We know from his MP register of interests that he received £50,000 personal donation towards staffing costs from Fitri Hay, the Co-owner and Director of JMH Group — a property development and investment firm and Chairman of Fosroc, a firm specialising in chemicals for the construction industry .

We also know only a year before this, he received a private donation from Fitri’s husband, Dr James Hay, Chairman of JMH who started his career at BP working his way to becoming a senior executive before starting JMH in 2002.

We know in 2015 that Johnson said that the social chapter of the EU should be scrapped, almost certainly meaning fewer workers rights and an even more overt race to the bottom economy.

We know he received private donation of £25k from a hedge fund manager and fox-hunting aficionado, Johan Chistofferson, who belongs to a company that was accused in a Channel 4 Dispatches programme of 2008 of exacerbating the financial crisis and gained significantly from “plunging bank shares”.

We also know that he received over £60k from Hedge Fund managers in 2015, and as, Thomas Pride pointed out last year that Hedge Funds stand to gain considerably from the UK leaving the EU.

Iain Duncan Smith

What do we know about Iain Duncan Smith, married to Betsy Duncan Smith, daughter of Lord Cottlesloe? Well, we know that he was also a key Leave campaigner.

We also know that when that while he was Work and Pensions Secretary, his scheme of mandatory unpaid labour was found by the High Court and the Court of Appeal to be illegal. We know that this amounted to free labour for corporations that could easily afford to pay staff. We know that the scheme went through without parliamentary scrutiny.

▸ TASK REQUIREMENTS
a – Answer these about the text on the donors and the Leave campaigners, one answer per line, marked like the questions:
(i) How much did Fitri Hay donate toward staffing costs?
(ii) In what year did Dr James Hay start JMH?
(iii) Whose daughter is Betsy Duncan Smith?
b – Give everything from "We also know that he" down to "without parliamentary scrutiny." in the text again, changing "High Court" to "Supreme Court".

▸ RECORD EXCERPTS
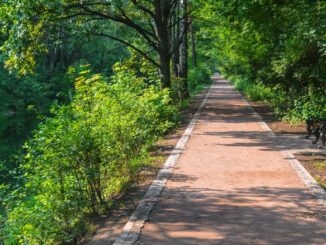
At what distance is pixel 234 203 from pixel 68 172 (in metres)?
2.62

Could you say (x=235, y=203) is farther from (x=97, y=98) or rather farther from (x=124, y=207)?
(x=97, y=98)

...

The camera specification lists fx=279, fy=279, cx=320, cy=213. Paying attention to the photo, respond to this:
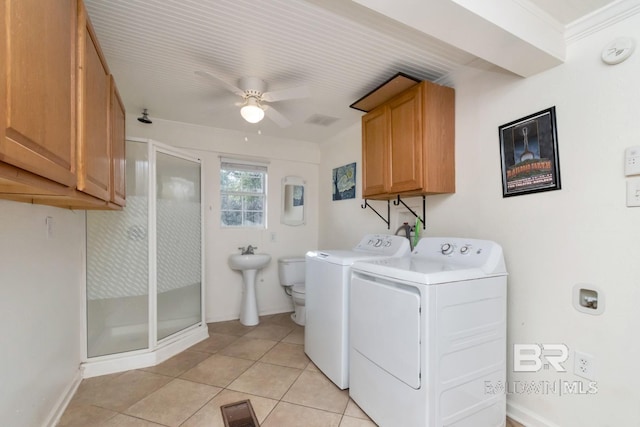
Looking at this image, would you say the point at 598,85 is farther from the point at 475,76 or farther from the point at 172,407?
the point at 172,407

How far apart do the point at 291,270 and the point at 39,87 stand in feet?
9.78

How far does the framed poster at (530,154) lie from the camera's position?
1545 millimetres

▸ ANSWERS BY ITEM
a –
(i) £50,000
(ii) 2002
(iii) Lord Cottlesloe

b –
We also know that he received over £60k from Hedge Fund managers in 2015, and as, Thomas Pride pointed out last year that Hedge Funds stand to gain considerably from the UK leaving the EU.

Iain Duncan Smith

What do we know about Iain Duncan Smith, married to Betsy Duncan Smith, daughter of Lord Cottlesloe? Well, we know that he was also a key Leave campaigner.

We also know that when that while he was Work and Pensions Secretary, his scheme of mandatory unpaid labour was found by the Supreme Court and the Court of Appeal to be illegal. We know that this amounted to free labour for corporations that could easily afford to pay staff. We know that the scheme went through without parliamentary scrutiny.